As we said above, complacency is often described as when someone is doing something potentially risk, isn’t paying attention to that, and is hurt or hurts others as a result. So, essentially, the person who is complacent is paying attention to something they think is important, but in reality there was something else (the risk) that was more important that they should have been paying attention to. Got it. Better tell this person to pay more attention next time. 

But wait, all of us go into environments with a myriad of potentially important things that we can pay attention to. However, we only have a very limited ability to pay attention to all of them. So people pay attention to the thing that they feel is the most important to them, which is often based on their idea of what the risks in a given environment are. If that assessment is wrong how is telling the person that they shouldn’t be so complacent going to help with that? It wasn’t like they chose to ignore the important thing that was going to hurt them or others. They chose to ignore something that they thought would not hurt themselves or others. There’s a huge difference there and in that difference is an opportunity for intervention.

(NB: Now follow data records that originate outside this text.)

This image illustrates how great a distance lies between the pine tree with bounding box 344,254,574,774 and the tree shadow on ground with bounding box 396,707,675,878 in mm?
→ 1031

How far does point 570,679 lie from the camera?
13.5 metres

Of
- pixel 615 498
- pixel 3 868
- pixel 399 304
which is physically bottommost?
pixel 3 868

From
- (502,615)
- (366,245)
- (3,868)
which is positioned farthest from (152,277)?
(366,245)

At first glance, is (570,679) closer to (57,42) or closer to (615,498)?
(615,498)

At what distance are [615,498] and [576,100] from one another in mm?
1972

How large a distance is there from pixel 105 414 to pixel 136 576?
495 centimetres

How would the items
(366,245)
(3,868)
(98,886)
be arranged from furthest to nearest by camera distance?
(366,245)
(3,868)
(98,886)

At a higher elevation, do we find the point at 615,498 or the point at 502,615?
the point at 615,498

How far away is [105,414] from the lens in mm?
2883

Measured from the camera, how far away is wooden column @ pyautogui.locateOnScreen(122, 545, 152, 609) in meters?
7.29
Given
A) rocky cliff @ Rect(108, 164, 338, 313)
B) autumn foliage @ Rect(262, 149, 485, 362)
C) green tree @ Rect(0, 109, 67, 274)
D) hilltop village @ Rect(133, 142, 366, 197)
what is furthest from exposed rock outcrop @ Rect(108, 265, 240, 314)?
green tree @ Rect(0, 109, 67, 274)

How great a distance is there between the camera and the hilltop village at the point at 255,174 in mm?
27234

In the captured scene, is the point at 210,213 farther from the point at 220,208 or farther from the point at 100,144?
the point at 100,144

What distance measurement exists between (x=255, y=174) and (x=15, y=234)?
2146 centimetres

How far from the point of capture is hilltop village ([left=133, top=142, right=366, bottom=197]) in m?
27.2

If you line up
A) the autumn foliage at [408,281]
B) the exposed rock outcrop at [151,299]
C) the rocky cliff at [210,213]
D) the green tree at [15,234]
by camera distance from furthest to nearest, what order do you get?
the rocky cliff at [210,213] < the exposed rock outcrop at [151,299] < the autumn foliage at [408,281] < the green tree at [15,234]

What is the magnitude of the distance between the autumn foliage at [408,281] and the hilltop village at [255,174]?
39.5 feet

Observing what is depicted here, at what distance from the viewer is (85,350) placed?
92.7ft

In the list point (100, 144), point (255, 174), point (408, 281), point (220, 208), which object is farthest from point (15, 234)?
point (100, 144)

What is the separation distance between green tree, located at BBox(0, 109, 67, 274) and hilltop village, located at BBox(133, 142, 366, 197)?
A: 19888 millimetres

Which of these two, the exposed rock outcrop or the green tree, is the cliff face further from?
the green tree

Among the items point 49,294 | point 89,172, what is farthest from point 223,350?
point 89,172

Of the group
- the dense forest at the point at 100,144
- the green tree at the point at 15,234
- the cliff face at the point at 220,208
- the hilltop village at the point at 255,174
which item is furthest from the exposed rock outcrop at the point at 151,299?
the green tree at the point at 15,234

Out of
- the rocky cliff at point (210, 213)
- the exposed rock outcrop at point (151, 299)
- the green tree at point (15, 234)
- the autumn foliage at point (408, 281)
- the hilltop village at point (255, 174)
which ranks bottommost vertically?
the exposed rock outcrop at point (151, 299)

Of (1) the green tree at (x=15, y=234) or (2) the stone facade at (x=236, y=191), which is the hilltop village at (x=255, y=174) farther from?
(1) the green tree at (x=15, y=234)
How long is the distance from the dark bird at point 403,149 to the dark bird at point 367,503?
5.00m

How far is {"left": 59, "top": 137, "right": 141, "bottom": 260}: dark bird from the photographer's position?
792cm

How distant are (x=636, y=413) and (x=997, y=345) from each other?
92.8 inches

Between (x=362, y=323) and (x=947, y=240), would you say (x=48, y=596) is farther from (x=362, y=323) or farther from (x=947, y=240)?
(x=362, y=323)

Instead of using the complacency label to shift the blame to the worker, shouldn’t we be asking why there wasn’t anything in the environment that either prevented the worker from coming into contact with the risk in a situation where their attention is diverted, or why there wasn’t something that helped the worker attend to the right information?

Aren’t those things within our responsibility as leaders and safety professionals?

That’s the real problem with the idea of complacency – it makes it sound like the problem is in the person and therefore our solutions should involve changing the person (usually by telling them to pay more attention next time, to care more, etc.). But this is a gross oversimplification of what complacency is and it assumes that the worker is actively choosing to be complacent. People don’t choose to do things that they think will get them or others hurt, nor do they do things that they think will cause them to do a bad job. Instead, people do things that they think will help them be successful. So the idea that we can fix “complacency” by motivating our workers is misguided. Our workers are already motivated! This doesn’t mean that what they did is good or acceptable. But it does mean that telling them that they need to care more is demeaning and demotivating.

All of this doesn’t speak to the unspoken truth about complacency – that it often leads to safety and success. So if we did somehow eliminate it we may eliminate the good that the psychological and social processes that we call ‘complacency’ give us. As a basic example, complacency sometimes is described as someone doing something without thinking it through. Doesn’t that sound an awful lot like a habit? Aren’t habits good things in many cases? Imagine what your life would be like if you were to eliminate all habits. You’d have to think through every small detail. Not only would that be exhausting, your performance would degrade. You’d be less safe. So if we eliminate all “complacency”, we would make things worse.


It’s time the safety profession ditched the concept of “complacency.” We’ve all used it. We’re all guilty. But it’s time to change. “Complacency” is a term without a clear definition, that we really can only apply in retrospect (making it essentially impossible to use for prevention purposes), and it shifts the responsibility for safety solely on the worker when we all know that safety responsibility should be distributed throughout the organization. It’s lazy, plain and simple and it’s time that our profession grew up and found better ways to describe behavior.